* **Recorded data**

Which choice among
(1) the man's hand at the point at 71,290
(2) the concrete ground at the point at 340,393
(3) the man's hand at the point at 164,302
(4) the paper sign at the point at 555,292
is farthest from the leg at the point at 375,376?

* **Aim of the task**
Rewrite the records, switching every "the man's hand" to "the person's hand" and keeping everything else unchanged.

* **Exercise output**
Which choice among
(1) the person's hand at the point at 71,290
(2) the concrete ground at the point at 340,393
(3) the person's hand at the point at 164,302
(4) the paper sign at the point at 555,292
is farthest from the leg at the point at 375,376?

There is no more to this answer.